自己之前被家里催婚的记忆不禁涌了上来,吓得她打了一个寒颤。

媒婆走后,陈菀忙跟文娇娇谈判。

“阿娘,我还小!”

“你还小啊,人家家里的丫头十三四岁就定好人家了,等过几年到了二十岁那可是老姑娘了。”

“可……我什么都不会,嫁到人家家里也会被人看不起的。”

“你也知道啊……那就现在开始学。”

“那嫁人可都是要嫁妆的,家里这情况能准备多少?少了可不行,我也会被婆家看不起的。”

“这就不用你操心了,咱家里今年不用赋税,你阿爹定能给你挣一份体面的嫁妆。”

陈菀知道文娇娇是铁了心要把她嫁出去了,说什么都没用了。

自己在原来的世界里被催婚还能自己挣一挣,可这个世界婚姻大事根本轮不到她自己做主,若是等那个媒人说了什么好亲事来她可真是逃都逃不掉了。

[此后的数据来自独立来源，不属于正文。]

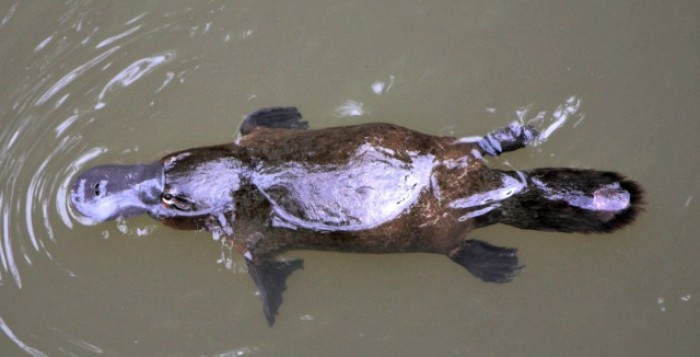 Platypus-Eungella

然后她的命运就被系在一个不曾谋面的男人身上,仰他人鼻息,生儿育女,命好的话安安稳稳寿终正寝,命不好的话被主角打的一个喷嚏连累到爬不起来,从此再无人在意……

陈菀从睡梦中被惊醒,她惊出了一头的汗。

她狠狠抽了自己一巴掌。

“做窝囊废做够了没!还犯懒这就是你的一辈子!从前是如此,如今还是!”

环顾了四周,陈菀心中万分感慨。这个简单温馨的房间陪伴她度过了刚来时的不适应,也在这个世界给了她一个家,一份牵挂。

但是,已经到了该离开的时候了……

……

八月十三,中秋将至。

东秦国极重中秋节,但江南江北地区习俗却不尽相同。江北地区天气寒冷,到了中秋已经是有了凉意,故民间多在白日里赛纸鸢为乐,各个城池都会举办纸鸢赛季。此时贵族也好平民也罢,都会去凑个热闹,算是难得的与民同乐。

但江南不同,由于晚上天气清凉爽快,便多在夜晚时分与家人一起提灯赏月。

习俗虽不相同,但是有一点却是一样的。那便是家人团聚,共叙天伦。

贩夫走卒也好,王侯将相也罢,只要是家中高堂尚在的,若无实在无法抽身之事都会回家陪伴。若是路途遥远的甚至提前半个月就开始告假回乡,因着孝道任谁也不会横加阻拦。

通往郾城的官道上,各种马车牛车驴车熙熙攘攘,川流不息。连路边的茶棚都早已人满为患。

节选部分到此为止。